╭─ DATA FOR PROCESSING
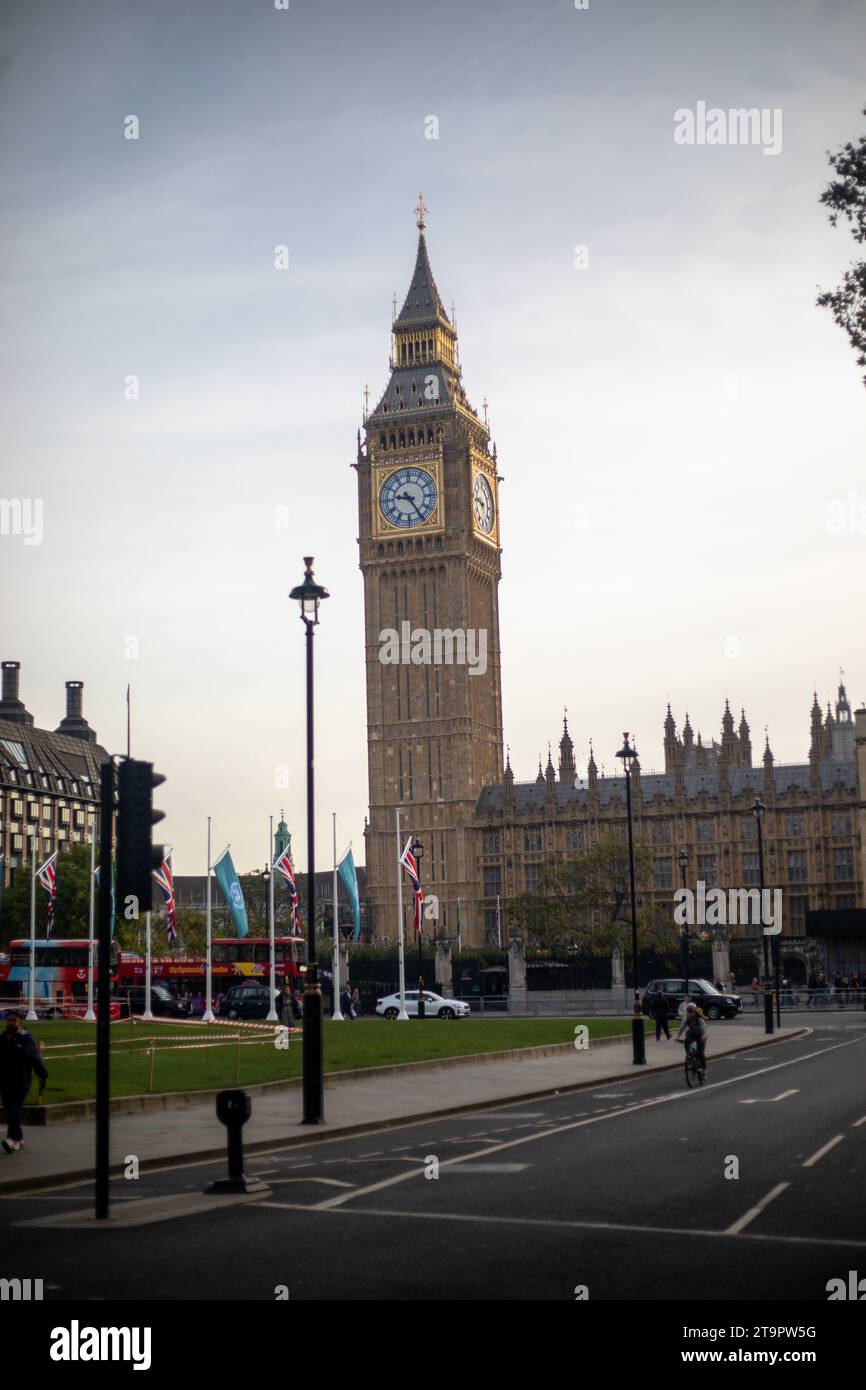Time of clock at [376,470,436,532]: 9:24
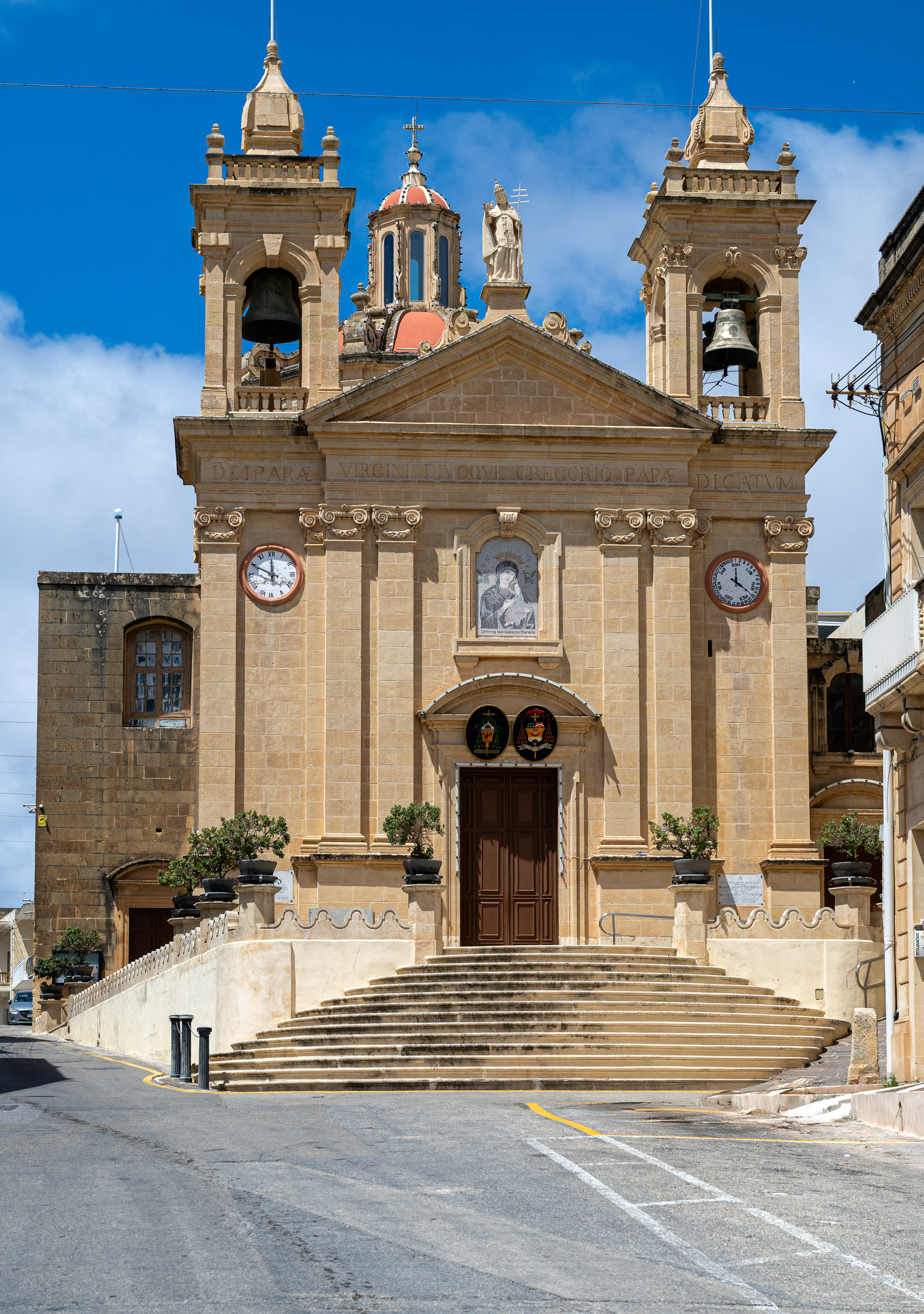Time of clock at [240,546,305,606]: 11:49
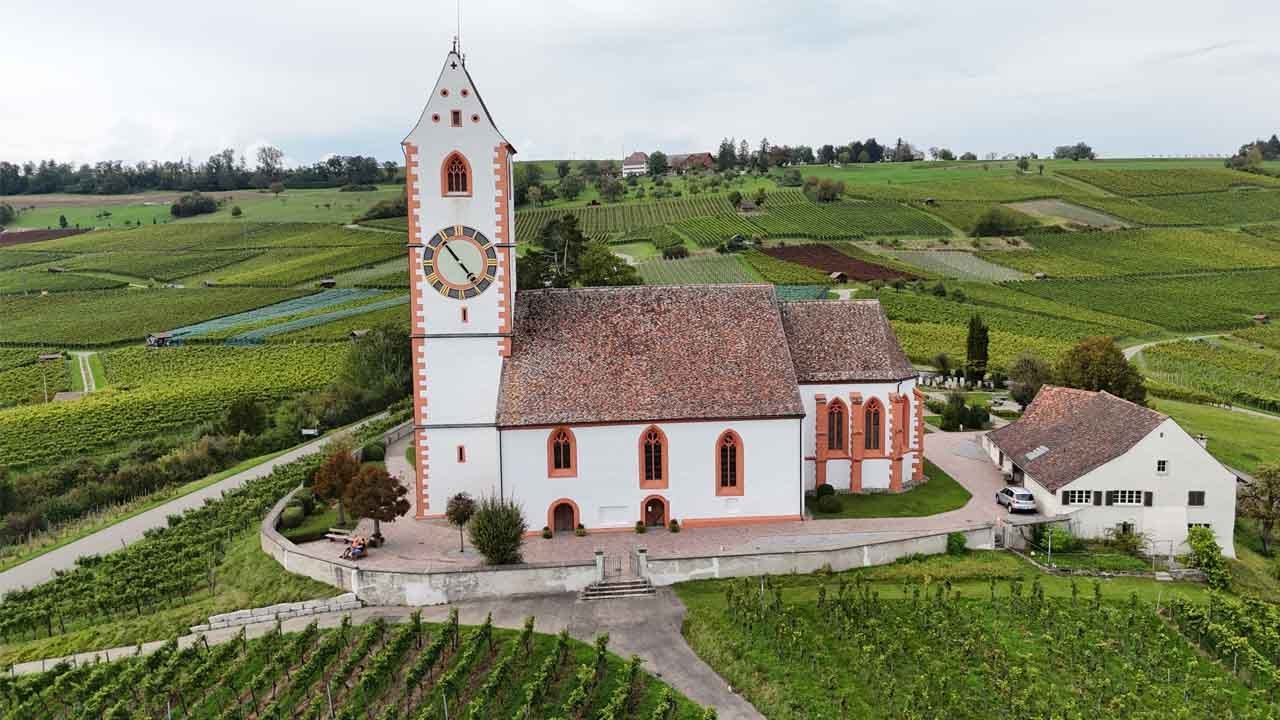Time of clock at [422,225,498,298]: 4:54
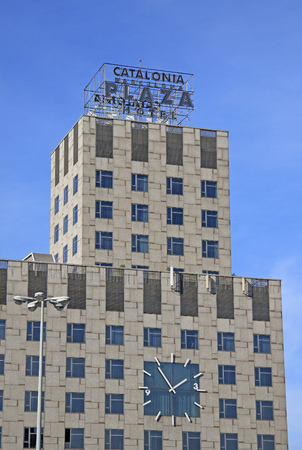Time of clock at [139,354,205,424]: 1:53
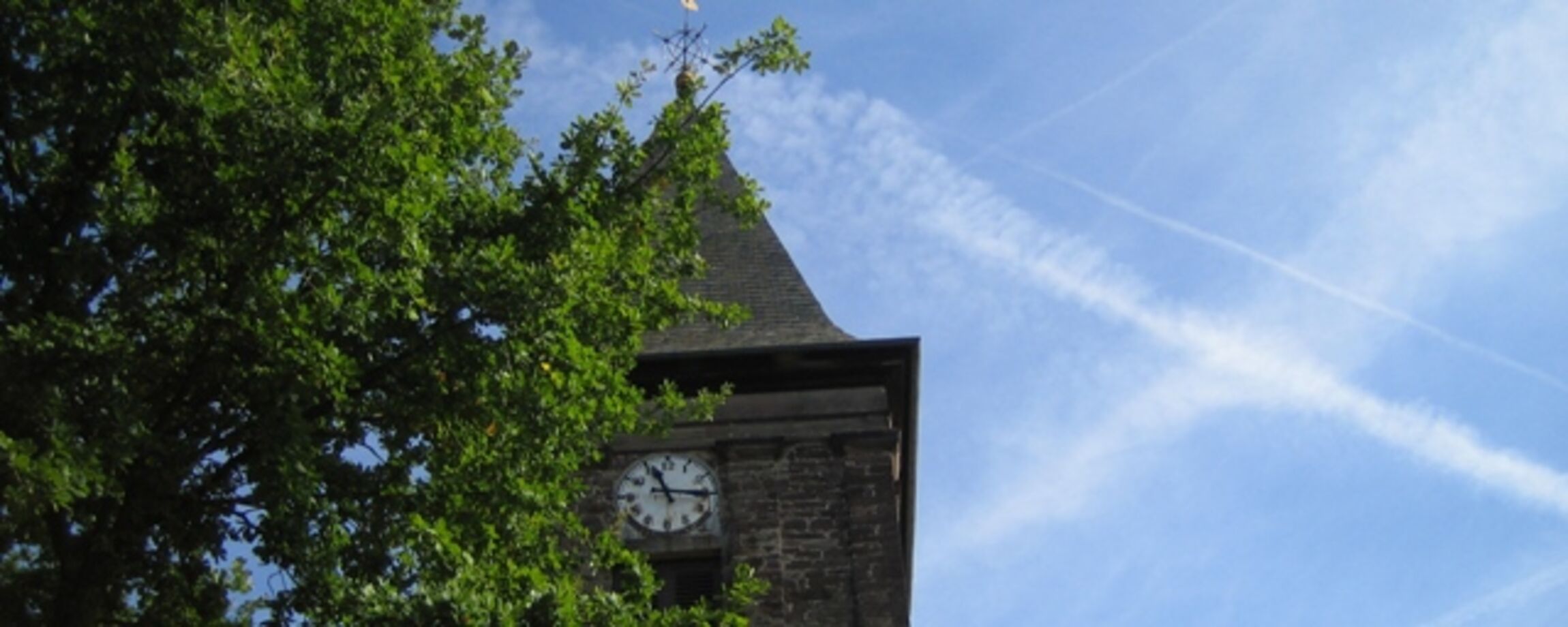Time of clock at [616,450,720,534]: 11:15
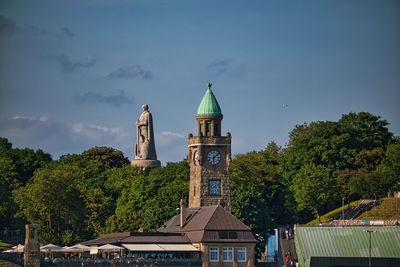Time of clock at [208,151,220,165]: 6:08
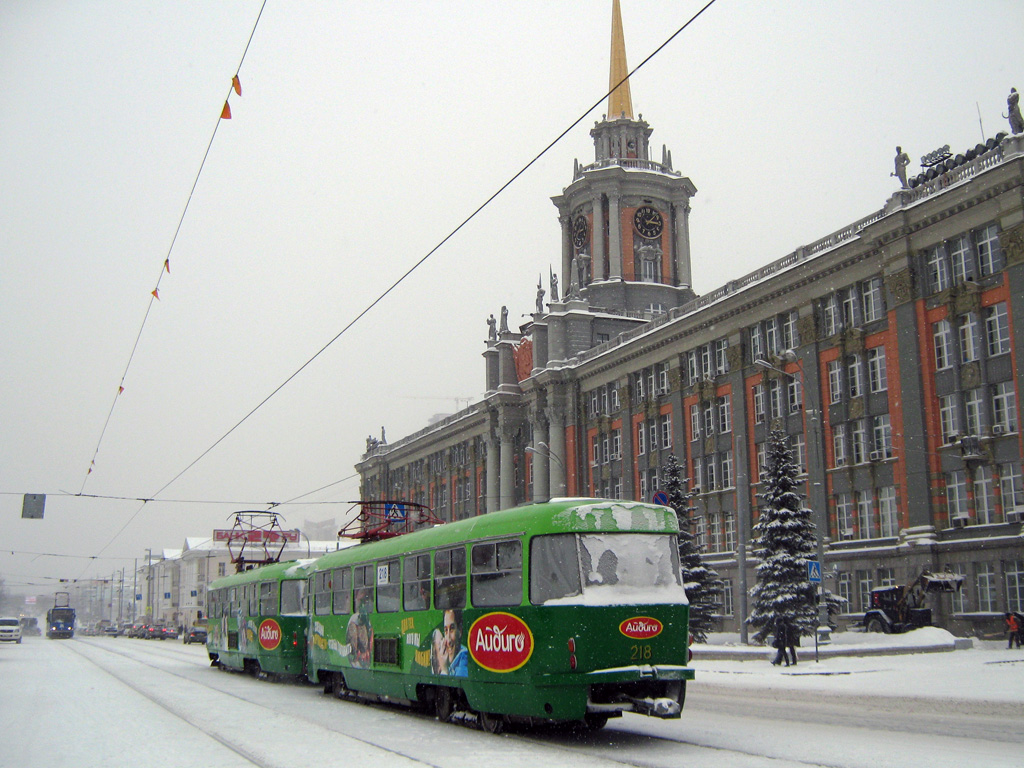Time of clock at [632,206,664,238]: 1:16
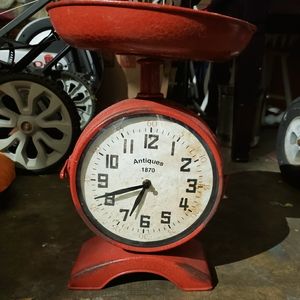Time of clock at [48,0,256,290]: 6:41
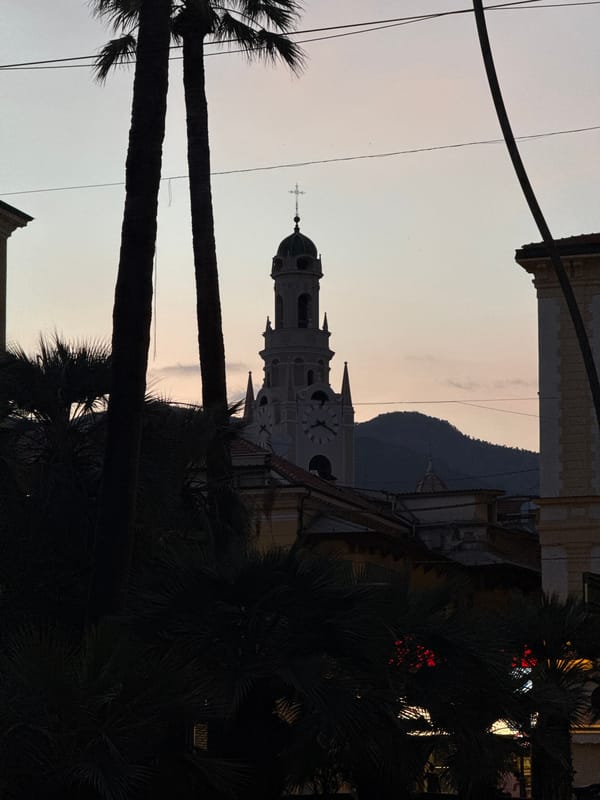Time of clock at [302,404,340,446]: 8:19
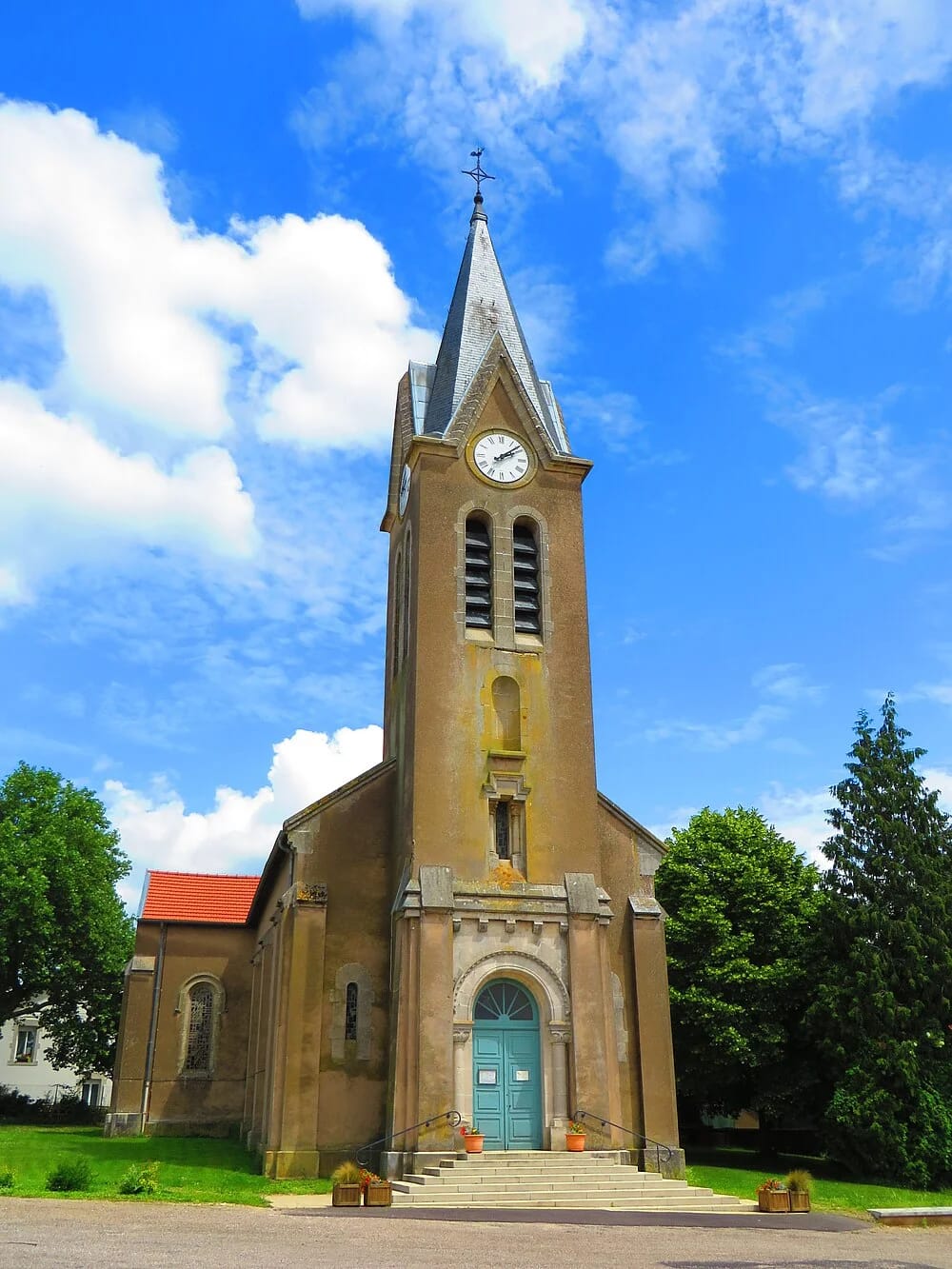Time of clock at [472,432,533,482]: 2:08
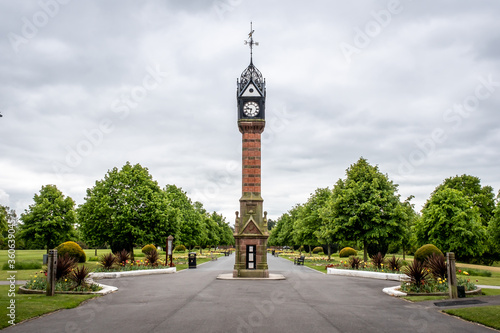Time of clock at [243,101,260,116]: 9:32
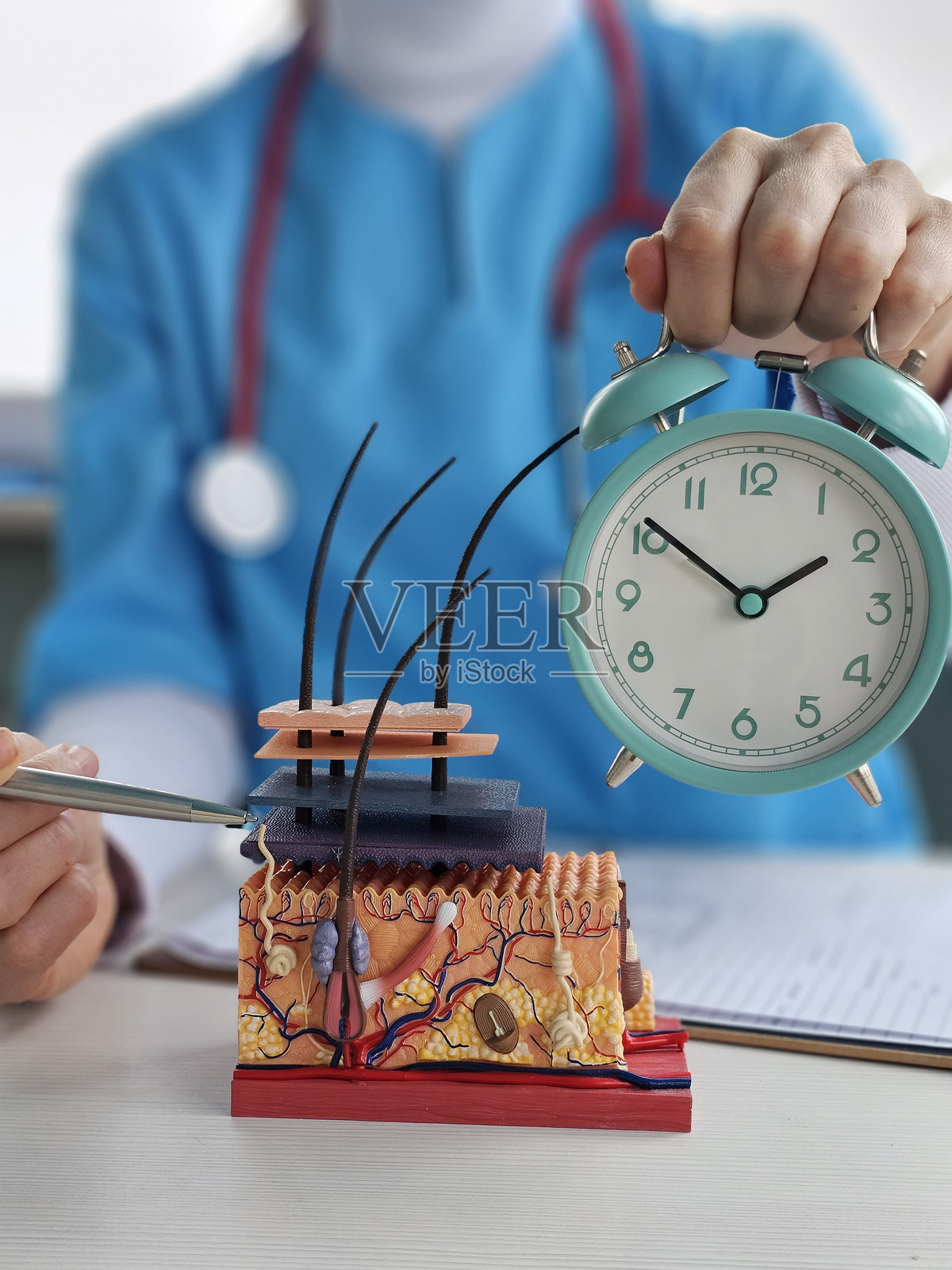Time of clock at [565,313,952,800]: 1:50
╰─
▶ WHAT IS EXPECTED
Reproduce all twelve rows above verbatim, omitting the pictures.

▶ FULL RESPONSE
Time of clock at [376,470,436,532]: 9:24
Time of clock at [240,546,305,606]: 11:49
Time of clock at [422,225,498,298]: 4:54
Time of clock at [139,354,205,424]: 1:53
Time of clock at [616,450,720,534]: 11:15
Time of clock at [208,151,220,165]: 6:08
Time of clock at [632,206,664,238]: 1:16
Time of clock at [48,0,256,290]: 6:41
Time of clock at [302,404,340,446]: 8:19
Time of clock at [472,432,533,482]: 2:08
Time of clock at [243,101,260,116]: 9:32
Time of clock at [565,313,952,800]: 1:50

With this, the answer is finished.